### CONJUNTO DE EJERCICIOS
1 > Según el texto sobre el teletrabajo, ¿cuántos países miembros del CLAD han extendido hasta el momento el teletrabajo?
2 > Reproduce del texto sobre el teletrabajo el fragmento comprendido entre "El Centro Latinoamericano" y "con mayor eficacia.", ambos incluidos.
3 > Enumera todos los métodos de trabajo que, según el texto sobre el teletrabajo, se extendieron en las administraciones públicas iberoamericanas a raíz de la crisis del covid-19.

Una de las consecuencias más evidentes para las administraciones públicas iberoamericanas de la crisis del covid-19, que empezó a finales de 2019 y que cinco meses después nos sigue angustiando, es la extensión de métodos de trabajo, antes conocidos, pero escasamente utilizados, como las conferencias virtuales, las videollamadas, las webinar y en especial el teletrabajo. Este último nos va a acompañar durante mucho tiempo y está llamado a constituir una seña de identidad de las administraciones públicas del siglo XXI.
El Centro Latinoamericano de Administración para el Desarrollo (CLAD) se propone consensuar próximamente una Carta Iberoamericana de Innovación en la Gestión Pública, continuando con la tradición de discusión y aprobación por parte de los 23 países miembros de Cartas Iberoamericanas, que posteriormente son presentadas a la Cumbre Iberoamericana de Jefes de Estado y de Gobierno. En esta carta se hace especial hincapié en la conveniencia de extender el teletrabajo, como han hecho hasta el momento 18 países miembros del CLAD, porque puede ser una forma de gestionar las administraciones públicas con mayor eficacia.

### Datos recopilados
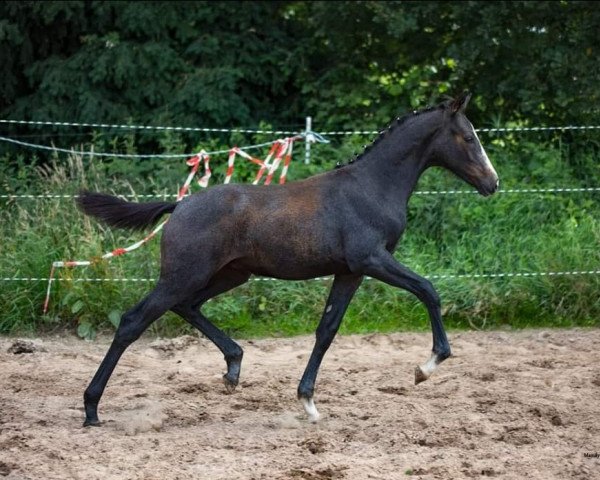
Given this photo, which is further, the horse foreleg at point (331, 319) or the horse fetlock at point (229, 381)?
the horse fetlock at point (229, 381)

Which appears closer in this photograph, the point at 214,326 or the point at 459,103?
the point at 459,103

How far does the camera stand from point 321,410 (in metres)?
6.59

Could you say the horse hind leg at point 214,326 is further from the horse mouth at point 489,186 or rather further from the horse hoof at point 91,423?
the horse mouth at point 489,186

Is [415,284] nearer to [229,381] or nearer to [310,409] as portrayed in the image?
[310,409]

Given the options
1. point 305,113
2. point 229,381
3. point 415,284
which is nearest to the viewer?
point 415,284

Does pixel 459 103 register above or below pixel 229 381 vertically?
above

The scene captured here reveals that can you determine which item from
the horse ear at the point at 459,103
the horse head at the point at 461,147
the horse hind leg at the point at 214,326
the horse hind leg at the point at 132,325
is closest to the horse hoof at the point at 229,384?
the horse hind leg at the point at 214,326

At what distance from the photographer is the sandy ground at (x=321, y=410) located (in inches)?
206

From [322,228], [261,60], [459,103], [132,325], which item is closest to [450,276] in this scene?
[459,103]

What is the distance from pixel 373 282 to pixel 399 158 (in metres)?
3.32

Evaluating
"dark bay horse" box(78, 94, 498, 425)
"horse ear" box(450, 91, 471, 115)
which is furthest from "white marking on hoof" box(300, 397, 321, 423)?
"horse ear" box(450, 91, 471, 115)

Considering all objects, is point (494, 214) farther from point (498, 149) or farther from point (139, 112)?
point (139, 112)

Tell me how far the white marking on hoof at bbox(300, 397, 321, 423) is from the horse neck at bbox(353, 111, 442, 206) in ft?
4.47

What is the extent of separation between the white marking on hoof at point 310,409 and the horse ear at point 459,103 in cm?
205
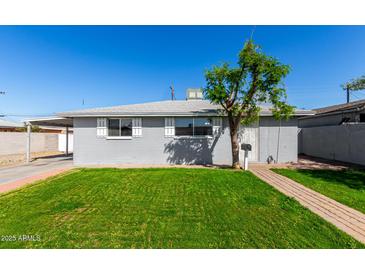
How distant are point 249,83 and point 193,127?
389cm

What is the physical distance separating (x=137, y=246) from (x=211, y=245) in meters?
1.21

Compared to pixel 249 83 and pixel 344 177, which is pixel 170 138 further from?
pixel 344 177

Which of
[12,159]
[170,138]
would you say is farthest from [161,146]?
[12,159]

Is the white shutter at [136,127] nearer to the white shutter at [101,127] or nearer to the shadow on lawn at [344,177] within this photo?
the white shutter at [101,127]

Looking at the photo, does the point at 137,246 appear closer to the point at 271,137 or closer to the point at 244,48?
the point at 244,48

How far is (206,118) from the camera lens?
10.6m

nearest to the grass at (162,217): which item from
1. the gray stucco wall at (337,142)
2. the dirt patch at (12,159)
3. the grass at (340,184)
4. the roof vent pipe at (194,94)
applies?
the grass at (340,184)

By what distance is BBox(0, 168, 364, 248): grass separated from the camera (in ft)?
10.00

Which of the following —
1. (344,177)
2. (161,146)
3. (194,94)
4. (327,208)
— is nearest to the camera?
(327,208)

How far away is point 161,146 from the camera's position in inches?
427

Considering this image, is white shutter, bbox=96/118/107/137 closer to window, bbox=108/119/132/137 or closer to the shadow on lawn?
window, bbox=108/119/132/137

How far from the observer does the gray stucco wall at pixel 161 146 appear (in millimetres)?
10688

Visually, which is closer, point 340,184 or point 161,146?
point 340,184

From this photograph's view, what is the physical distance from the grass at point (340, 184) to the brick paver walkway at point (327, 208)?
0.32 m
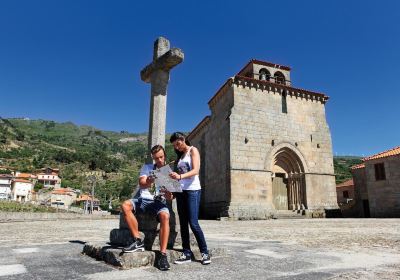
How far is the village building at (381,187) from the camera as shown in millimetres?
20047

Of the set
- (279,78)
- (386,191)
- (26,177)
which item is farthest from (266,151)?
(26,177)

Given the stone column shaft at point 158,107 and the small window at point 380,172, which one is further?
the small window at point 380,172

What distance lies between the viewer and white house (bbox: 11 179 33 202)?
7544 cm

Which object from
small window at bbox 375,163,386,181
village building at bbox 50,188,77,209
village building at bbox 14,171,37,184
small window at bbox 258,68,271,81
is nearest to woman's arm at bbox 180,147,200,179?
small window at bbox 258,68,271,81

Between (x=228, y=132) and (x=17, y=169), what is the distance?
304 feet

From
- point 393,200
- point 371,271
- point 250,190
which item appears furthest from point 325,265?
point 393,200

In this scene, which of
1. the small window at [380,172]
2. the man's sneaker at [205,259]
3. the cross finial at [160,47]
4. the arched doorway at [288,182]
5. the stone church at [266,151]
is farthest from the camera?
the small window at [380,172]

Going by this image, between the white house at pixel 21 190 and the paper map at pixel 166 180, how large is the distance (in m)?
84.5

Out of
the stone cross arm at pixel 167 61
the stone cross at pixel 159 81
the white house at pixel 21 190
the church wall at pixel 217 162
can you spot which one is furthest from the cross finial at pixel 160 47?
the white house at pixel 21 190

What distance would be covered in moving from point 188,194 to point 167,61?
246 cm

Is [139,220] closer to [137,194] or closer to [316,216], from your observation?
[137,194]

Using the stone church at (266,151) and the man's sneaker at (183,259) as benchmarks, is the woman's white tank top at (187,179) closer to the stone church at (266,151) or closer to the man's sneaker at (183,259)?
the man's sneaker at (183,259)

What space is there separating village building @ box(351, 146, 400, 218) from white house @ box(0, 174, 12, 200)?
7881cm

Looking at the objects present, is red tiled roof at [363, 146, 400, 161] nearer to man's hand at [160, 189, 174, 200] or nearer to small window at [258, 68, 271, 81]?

### RESPUESTAS POR EJERCICIO
1 > 18 países miembros del CLAD.

2 >
El Centro Latinoamericano de Administración para el Desarrollo (CLAD) se propone consensuar próximamente una Carta Iberoamericana de Innovación en la Gestión Pública, continuando con la tradición de discusión y aprobación por parte de los 23 países miembros de Cartas Iberoamericanas, que posteriormente son presentadas a la Cumbre Iberoamericana de Jefes de Estado y de Gobierno. En esta carta se hace especial hincapié en la conveniencia de extender el teletrabajo, como han hecho hasta el momento 18 países miembros del CLAD, porque puede ser una forma de gestionar las administraciones públicas con mayor eficacia.

3 > Las conferencias virtuales, las videollamadas, las webinar y el teletrabajo.